=== RECORDS FOR THIS TASK ===

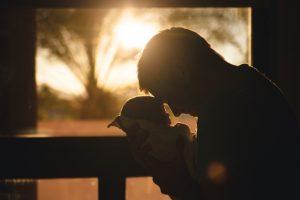 W pierwszej kolejności do zachowku uprawniony jest małżonek zmarłego i jego dzieci.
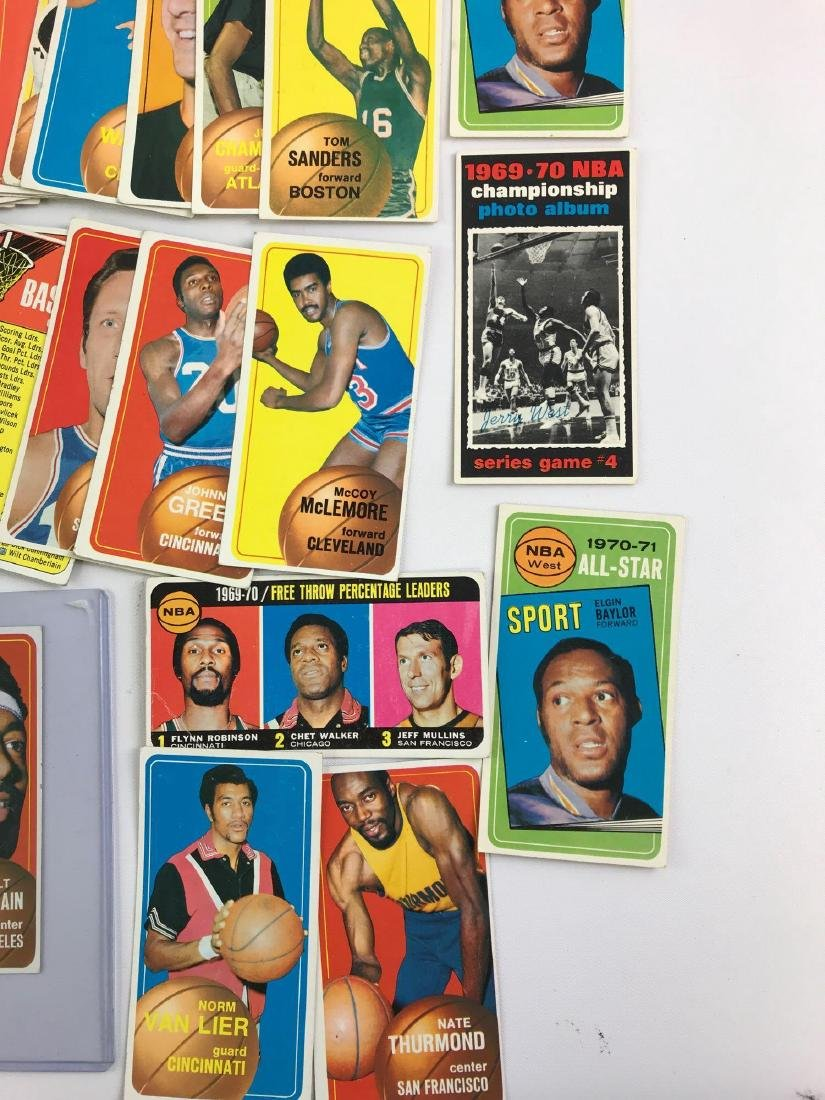 Approximately 100 1970 Topps baseball trading cards - 5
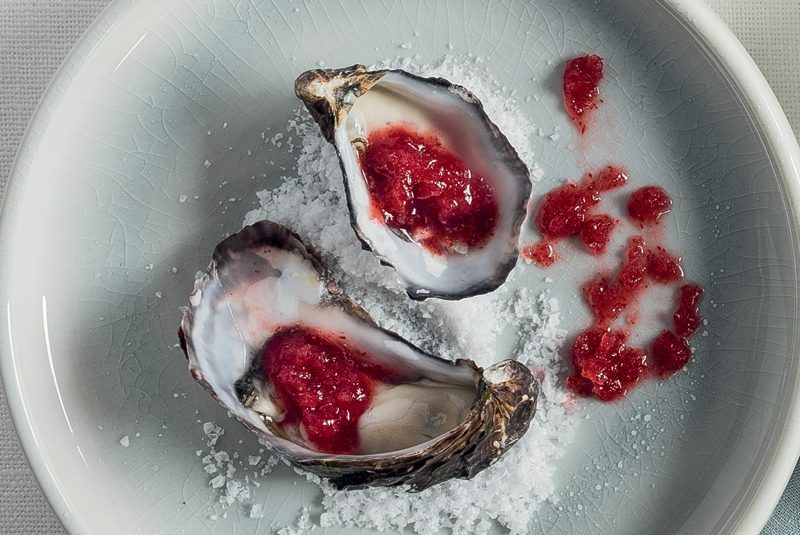 OYSTERS WITH CRANBERRY & PROSECCO GRANITA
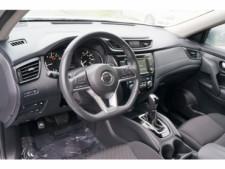 2018 Nissan Rogue SV Crossover - 504650 - Thumbnail 17
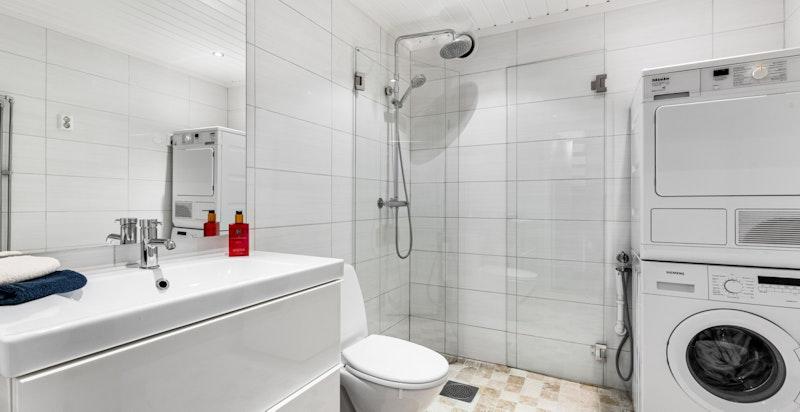 Bad med hovedkonstruksjoner fra byggeår. Overflateoppusset i ca. 2015 med nye fliser og ny baderomsinnredning.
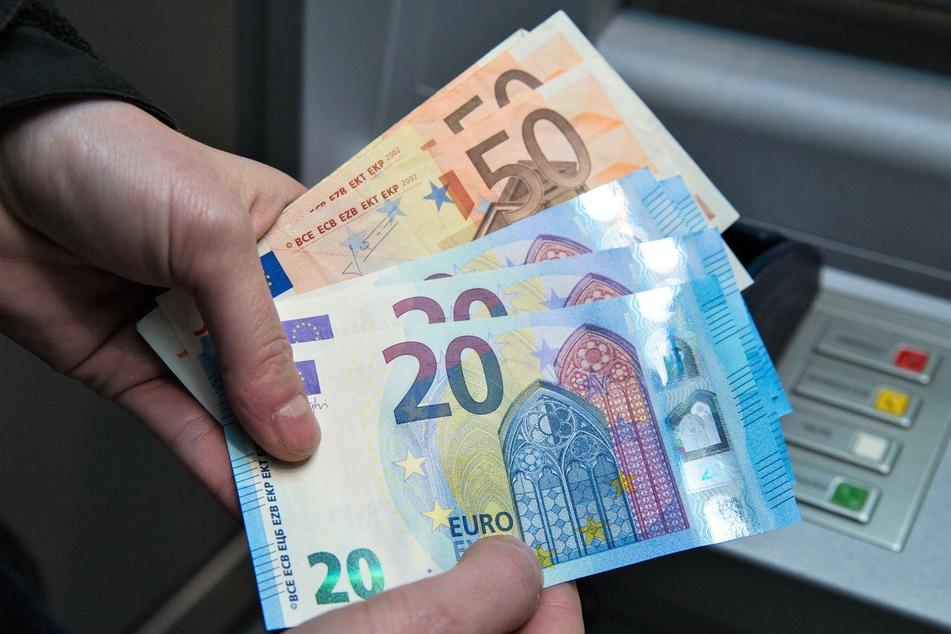 Die Senioren sollten den Betrügern 53.000 Euro zahlen. (Symbolbild)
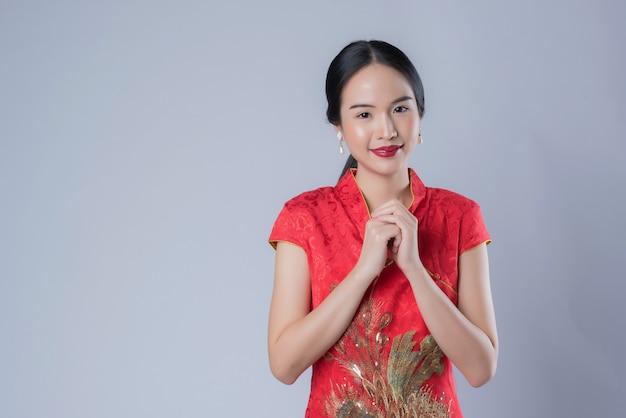 Donna che indossa un abito rosso cinese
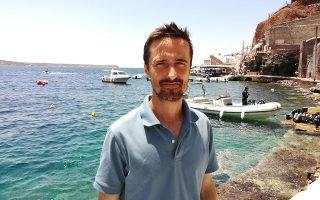 «Εχετε  τη μεγαλύτερη ηλιοφάνεια και τον περισσότερο αέρα στη Μεσόγειο. Θα μπορούσατε ακόμα και να εξάγετε ενέργεια», λέει ο Πιερ-Ιβ Κουστό.
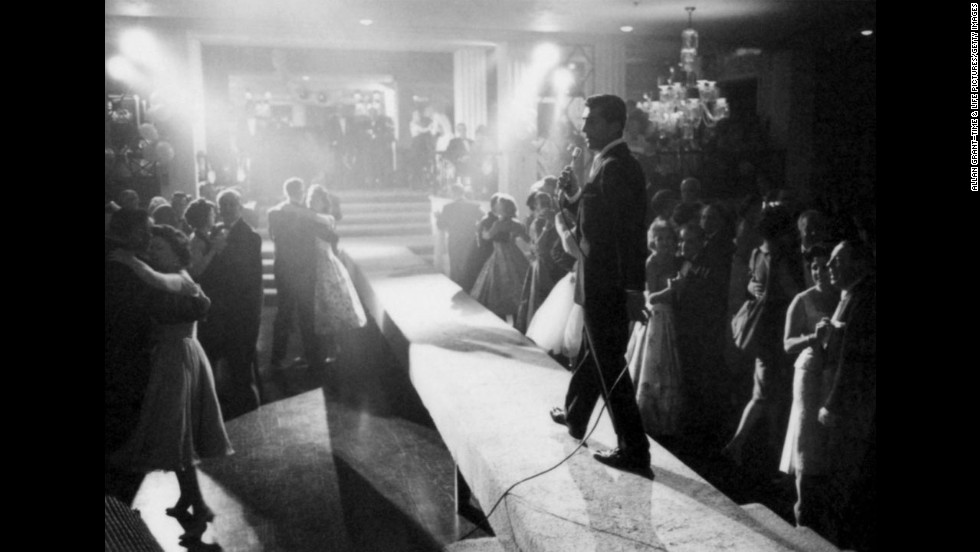 Dean Martin entertains a crowd in 1958.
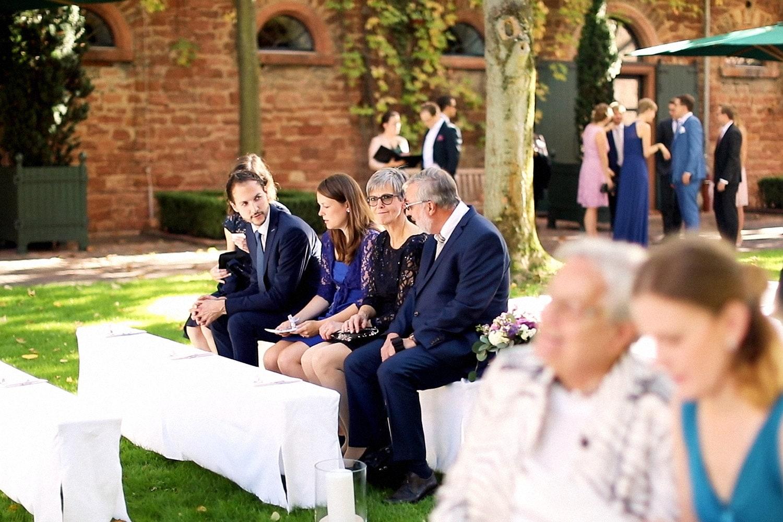 Hochzeit Hofgut von Hünersdorff Gäste Trauung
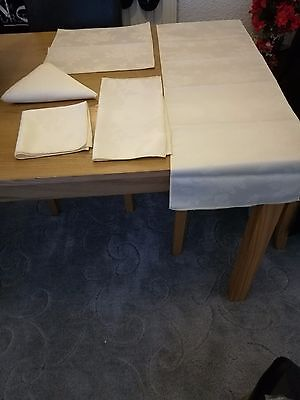 Table Runner And Napkins Brand New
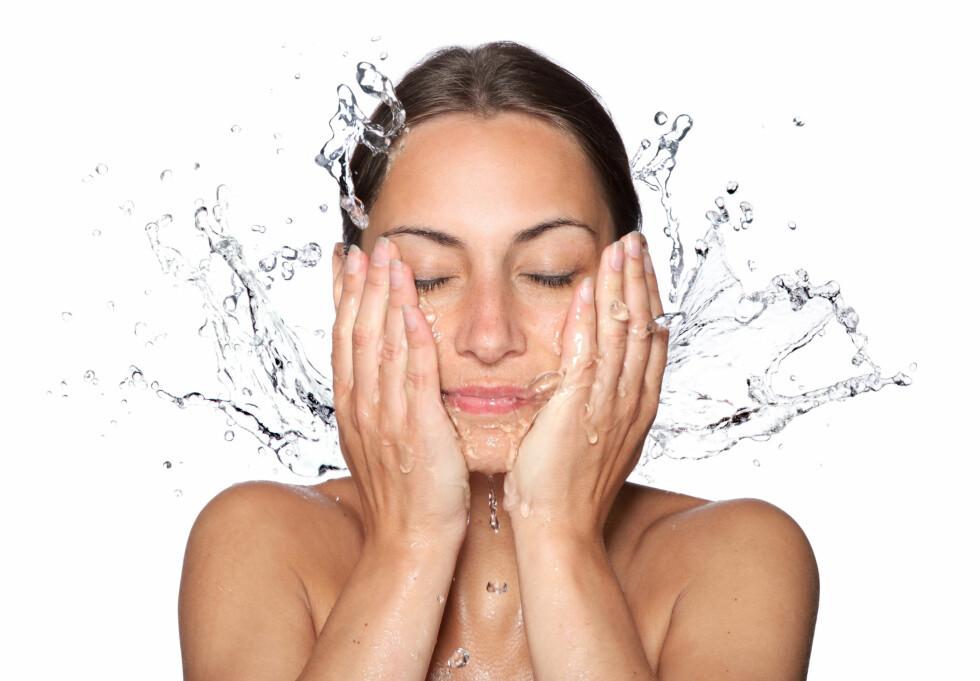 <strong>RENS FØRST:</strong> For å få størst effekt av peelingen, bør du rense huden ordentlig først.  Foto: Vitalij Geraskin - Fotolia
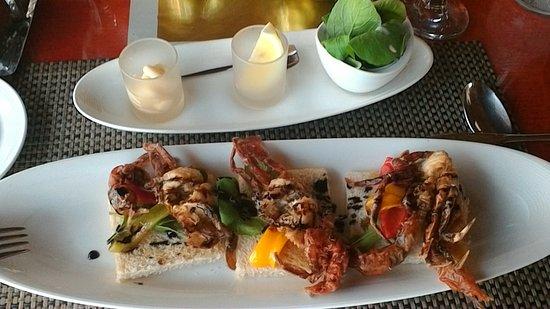 Zazen Restaurant: Salade accompagnée de crabes sur canapés.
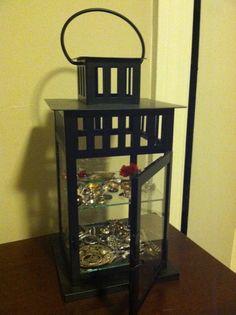 lantern jewelry display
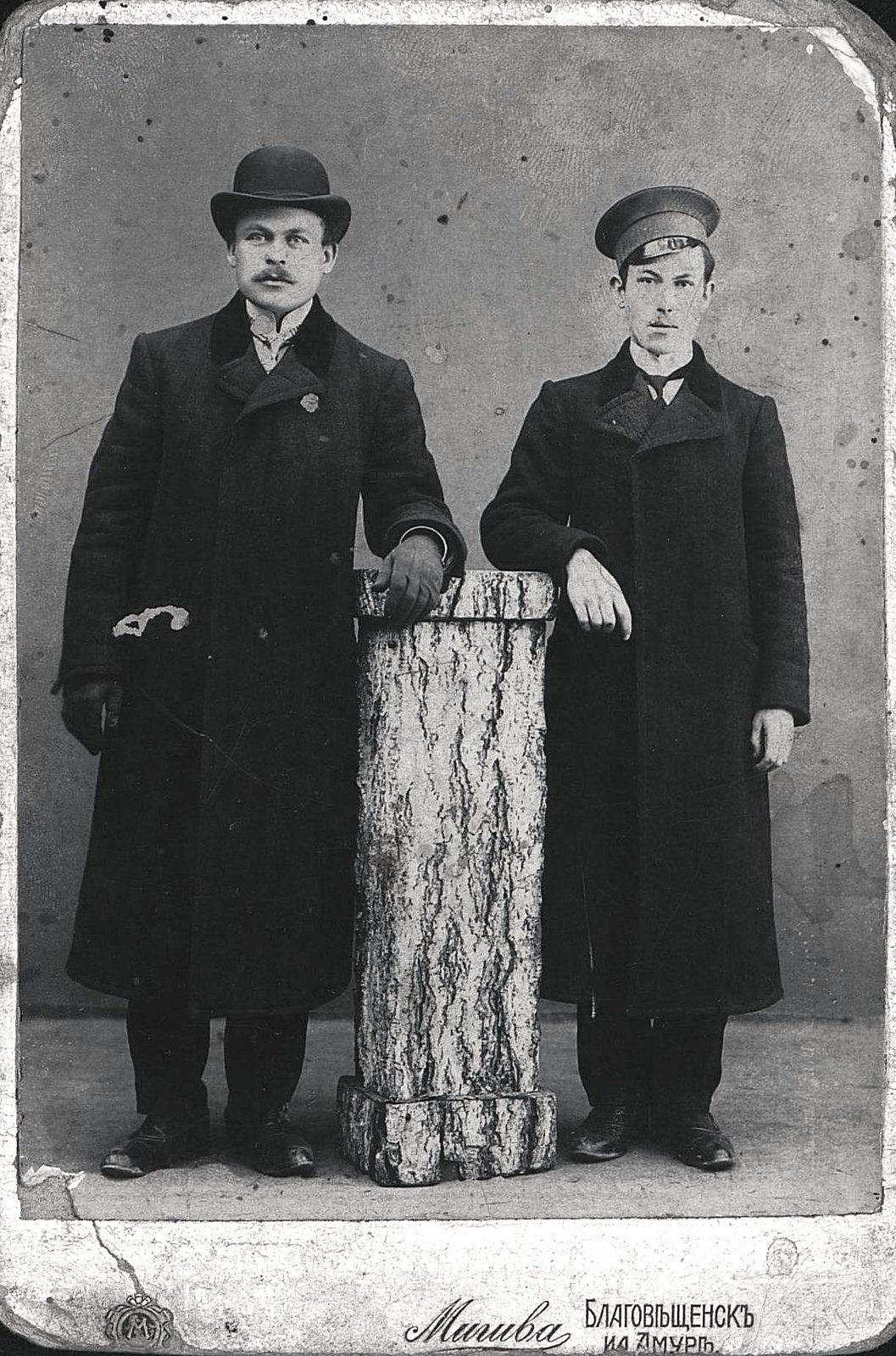Карловский Николай Михайлович, служащий типографии газеты «Эхо», с товарищем. 1913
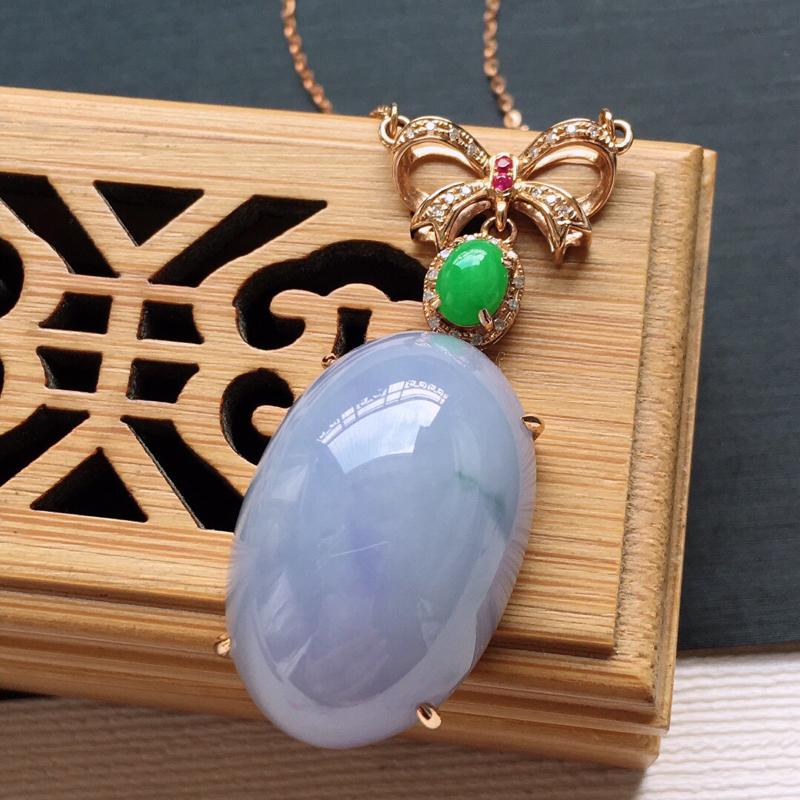18k金镶嵌伴钻糯化种紫罗兰鸽子蛋锁骨项链。料子细腻,雕工精美,颜色漂亮,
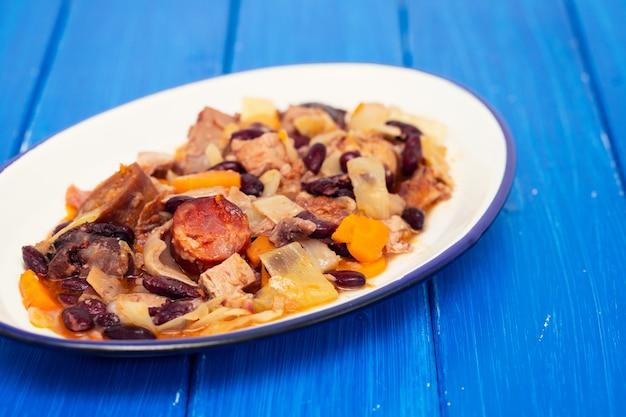 Prato típico português feijoada transmontana em chapa branca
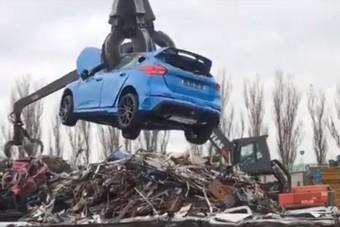 Csak erős idegzetűeknek: szörnyű vége lett ennek a Focus RS-nek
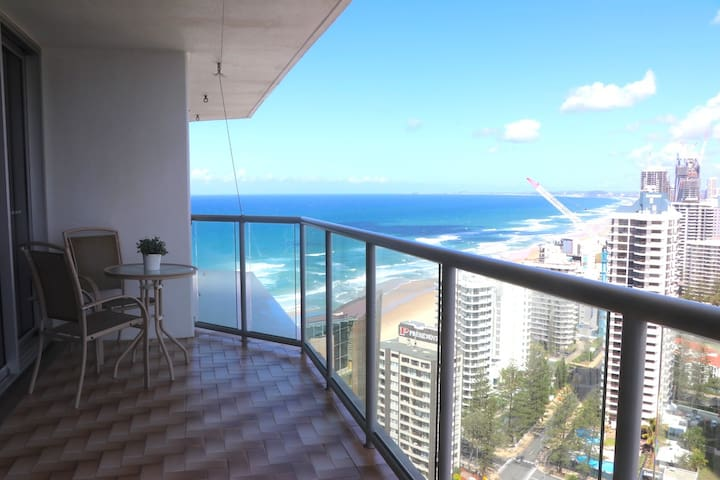 2 bedroom apartment, Central Surfers Paradise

===

- _WHAT YOU HAVE TO DO_
Your task is to reproduce the entries above word for word, from the first line through the line with "Donna che indossa un abito rosso cinese", and please leave out any pictures.

- _RESPONSE TO THE TASK_
 W pierwszej kolejności do zachowku uprawniony jest małżonek zmarłego i jego dzieci.
 Approximately 100 1970 Topps baseball trading cards - 5
 OYSTERS WITH CRANBERRY & PROSECCO GRANITA
 2018 Nissan Rogue SV Crossover - 504650 - Thumbnail 17
 Bad med hovedkonstruksjoner fra byggeår. Overflateoppusset i ca. 2015 med nye fliser og ny baderomsinnredning.
 Die Senioren sollten den Betrügern 53.000 Euro zahlen. (Symbolbild)
 Donna che indossa un abito rosso cinese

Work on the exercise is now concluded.